## Records to process

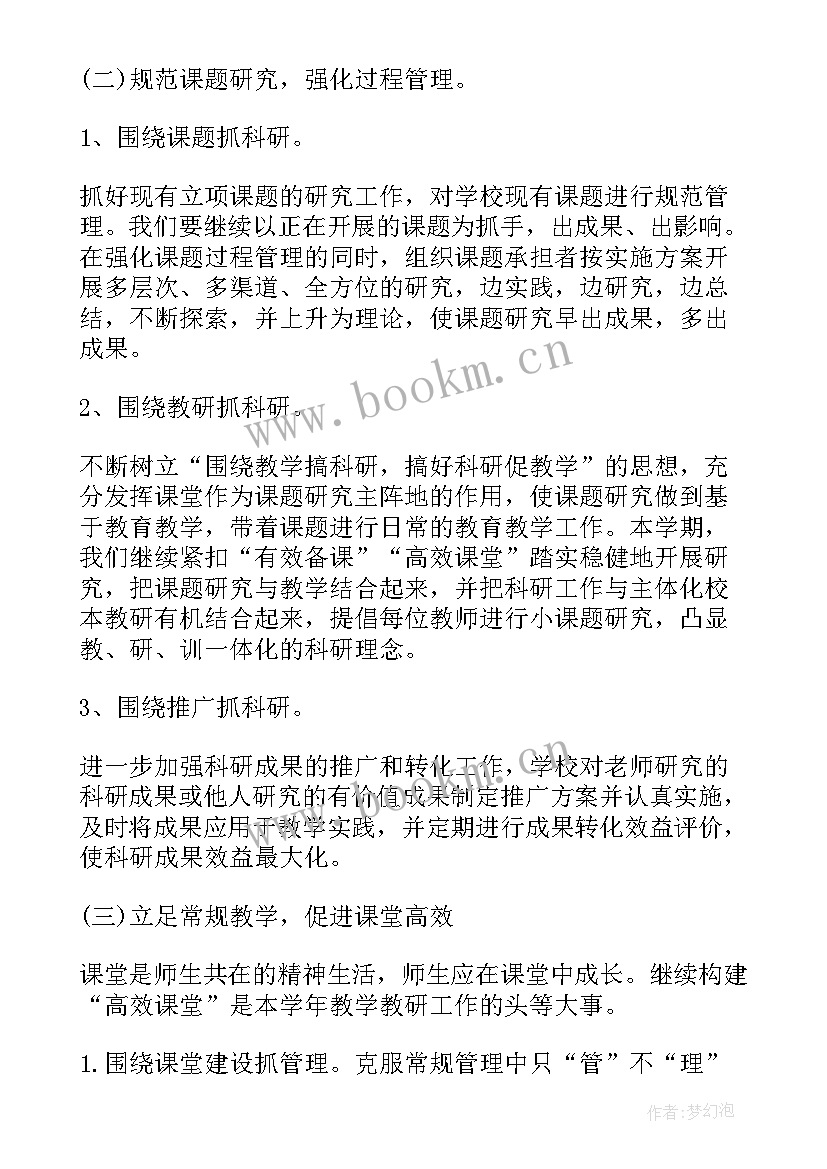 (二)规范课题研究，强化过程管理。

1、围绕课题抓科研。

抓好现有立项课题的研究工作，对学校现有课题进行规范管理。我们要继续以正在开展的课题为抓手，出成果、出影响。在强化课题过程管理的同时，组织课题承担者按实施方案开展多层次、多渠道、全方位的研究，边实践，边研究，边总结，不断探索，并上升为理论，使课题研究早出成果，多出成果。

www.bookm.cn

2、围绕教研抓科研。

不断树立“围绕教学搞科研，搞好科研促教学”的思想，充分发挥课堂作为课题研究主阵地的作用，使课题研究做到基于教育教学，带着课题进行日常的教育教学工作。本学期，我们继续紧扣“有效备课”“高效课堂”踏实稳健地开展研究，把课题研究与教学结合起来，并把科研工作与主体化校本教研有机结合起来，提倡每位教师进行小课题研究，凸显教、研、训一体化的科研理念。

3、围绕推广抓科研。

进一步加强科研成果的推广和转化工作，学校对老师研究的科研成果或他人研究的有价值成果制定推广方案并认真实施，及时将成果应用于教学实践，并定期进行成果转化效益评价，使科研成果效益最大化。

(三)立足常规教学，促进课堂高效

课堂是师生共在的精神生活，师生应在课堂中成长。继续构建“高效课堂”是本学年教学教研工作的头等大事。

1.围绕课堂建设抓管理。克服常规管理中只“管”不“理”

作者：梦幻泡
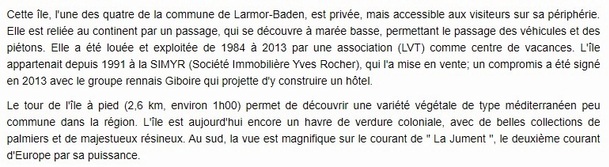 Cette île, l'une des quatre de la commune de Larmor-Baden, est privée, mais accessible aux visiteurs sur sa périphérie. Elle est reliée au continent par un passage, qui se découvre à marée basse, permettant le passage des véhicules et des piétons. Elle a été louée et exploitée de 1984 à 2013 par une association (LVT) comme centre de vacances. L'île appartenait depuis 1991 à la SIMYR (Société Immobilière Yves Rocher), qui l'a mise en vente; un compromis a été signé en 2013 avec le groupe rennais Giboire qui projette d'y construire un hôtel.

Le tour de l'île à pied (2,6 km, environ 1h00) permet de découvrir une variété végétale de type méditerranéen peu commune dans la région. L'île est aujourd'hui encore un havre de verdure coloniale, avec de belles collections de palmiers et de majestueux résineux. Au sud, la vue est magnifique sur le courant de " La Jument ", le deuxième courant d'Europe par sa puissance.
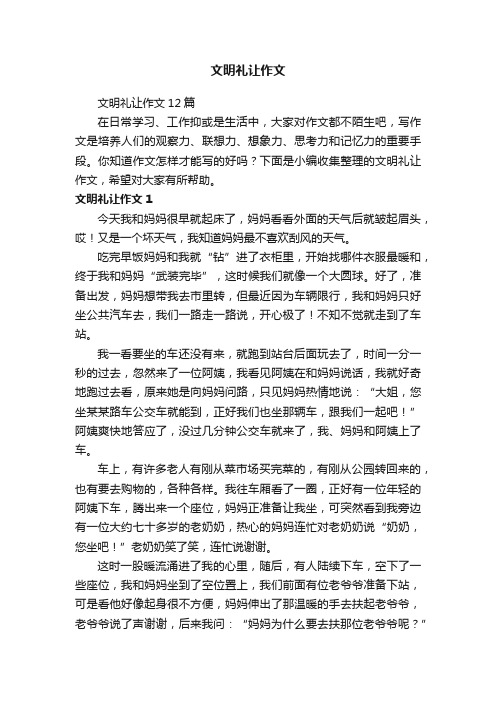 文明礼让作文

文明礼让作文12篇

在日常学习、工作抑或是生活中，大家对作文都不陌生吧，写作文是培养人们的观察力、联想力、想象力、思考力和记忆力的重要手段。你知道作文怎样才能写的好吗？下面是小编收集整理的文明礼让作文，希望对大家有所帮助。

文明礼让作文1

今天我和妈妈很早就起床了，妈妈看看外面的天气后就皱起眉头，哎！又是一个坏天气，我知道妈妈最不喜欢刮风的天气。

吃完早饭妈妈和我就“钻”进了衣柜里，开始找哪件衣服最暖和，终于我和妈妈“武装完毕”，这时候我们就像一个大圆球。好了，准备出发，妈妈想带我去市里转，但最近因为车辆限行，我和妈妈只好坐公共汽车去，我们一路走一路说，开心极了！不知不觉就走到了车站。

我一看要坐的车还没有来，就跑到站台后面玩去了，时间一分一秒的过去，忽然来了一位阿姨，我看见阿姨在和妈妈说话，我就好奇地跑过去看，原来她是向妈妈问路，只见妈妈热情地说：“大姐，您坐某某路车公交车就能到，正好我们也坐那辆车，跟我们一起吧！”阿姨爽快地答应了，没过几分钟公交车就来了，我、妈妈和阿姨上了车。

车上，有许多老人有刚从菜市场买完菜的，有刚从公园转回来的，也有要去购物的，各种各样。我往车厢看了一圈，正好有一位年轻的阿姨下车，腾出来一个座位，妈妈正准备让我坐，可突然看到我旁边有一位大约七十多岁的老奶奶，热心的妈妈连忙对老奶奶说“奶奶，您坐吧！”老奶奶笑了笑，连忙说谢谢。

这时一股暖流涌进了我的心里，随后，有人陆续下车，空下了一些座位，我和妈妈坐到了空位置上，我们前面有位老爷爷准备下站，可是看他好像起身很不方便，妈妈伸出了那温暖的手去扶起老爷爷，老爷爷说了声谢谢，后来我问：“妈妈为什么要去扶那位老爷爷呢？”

## How to complete this task
Copy the data above line for line, skipping every picture.

## Response to this exercise
 (二)规范课题研究，强化过程管理。

1、围绕课题抓科研。

抓好现有立项课题的研究工作，对学校现有课题进行规范管理。我们要继续以正在开展的课题为抓手，出成果、出影响。在强化课题过程管理的同时，组织课题承担者按实施方案开展多层次、多渠道、全方位的研究，边实践，边研究，边总结，不断探索，并上升为理论，使课题研究早出成果，多出成果。

www.bookm.cn

2、围绕教研抓科研。

不断树立“围绕教学搞科研，搞好科研促教学”的思想，充分发挥课堂作为课题研究主阵地的作用，使课题研究做到基于教育教学，带着课题进行日常的教育教学工作。本学期，我们继续紧扣“有效备课”“高效课堂”踏实稳健地开展研究，把课题研究与教学结合起来，并把科研工作与主体化校本教研有机结合起来，提倡每位教师进行小课题研究，凸显教、研、训一体化的科研理念。

3、围绕推广抓科研。

进一步加强科研成果的推广和转化工作，学校对老师研究的科研成果或他人研究的有价值成果制定推广方案并认真实施，及时将成果应用于教学实践，并定期进行成果转化效益评价，使科研成果效益最大化。

(三)立足常规教学，促进课堂高效

课堂是师生共在的精神生活，师生应在课堂中成长。继续构建“高效课堂”是本学年教学教研工作的头等大事。

1.围绕课堂建设抓管理。克服常规管理中只“管”不“理”

作者：梦幻泡
 Cette île, l'une des quatre de la commune de Larmor-Baden, est privée, mais accessible aux visiteurs sur sa périphérie. Elle est reliée au continent par un passage, qui se découvre à marée basse, permettant le passage des véhicules et des piétons. Elle a été louée et exploitée de 1984 à 2013 par une association (LVT) comme centre de vacances. L'île appartenait depuis 1991 à la SIMYR (Société Immobilière Yves Rocher), qui l'a mise en vente; un compromis a été signé en 2013 avec le groupe rennais Giboire qui projette d'y construire un hôtel.

Le tour de l'île à pied (2,6 km, environ 1h00) permet de découvrir une variété végétale de type méditerranéen peu commune dans la région. L'île est aujourd'hui encore un havre de verdure coloniale, avec de belles collections de palmiers et de majestueux résineux. Au sud, la vue est magnifique sur le courant de " La Jument ", le deuxième courant d'Europe par sa puissance.
 文明礼让作文

文明礼让作文12篇

在日常学习、工作抑或是生活中，大家对作文都不陌生吧，写作文是培养人们的观察力、联想力、想象力、思考力和记忆力的重要手段。你知道作文怎样才能写的好吗？下面是小编收集整理的文明礼让作文，希望对大家有所帮助。

文明礼让作文1

今天我和妈妈很早就起床了，妈妈看看外面的天气后就皱起眉头，哎！又是一个坏天气，我知道妈妈最不喜欢刮风的天气。

吃完早饭妈妈和我就“钻”进了衣柜里，开始找哪件衣服最暖和，终于我和妈妈“武装完毕”，这时候我们就像一个大圆球。好了，准备出发，妈妈想带我去市里转，但最近因为车辆限行，我和妈妈只好坐公共汽车去，我们一路走一路说，开心极了！不知不觉就走到了车站。

我一看要坐的车还没有来，就跑到站台后面玩去了，时间一分一秒的过去，忽然来了一位阿姨，我看见阿姨在和妈妈说话，我就好奇地跑过去看，原来她是向妈妈问路，只见妈妈热情地说：“大姐，您坐某某路车公交车就能到，正好我们也坐那辆车，跟我们一起吧！”阿姨爽快地答应了，没过几分钟公交车就来了，我、妈妈和阿姨上了车。

车上，有许多老人有刚从菜市场买完菜的，有刚从公园转回来的，也有要去购物的，各种各样。我往车厢看了一圈，正好有一位年轻的阿姨下车，腾出来一个座位，妈妈正准备让我坐，可突然看到我旁边有一位大约七十多岁的老奶奶，热心的妈妈连忙对老奶奶说“奶奶，您坐吧！”老奶奶笑了笑，连忙说谢谢。

这时一股暖流涌进了我的心里，随后，有人陆续下车，空下了一些座位，我和妈妈坐到了空位置上，我们前面有位老爷爷准备下站，可是看他好像起身很不方便，妈妈伸出了那温暖的手去扶起老爷爷，老爷爷说了声谢谢，后来我问：“妈妈为什么要去扶那位老爷爷呢？”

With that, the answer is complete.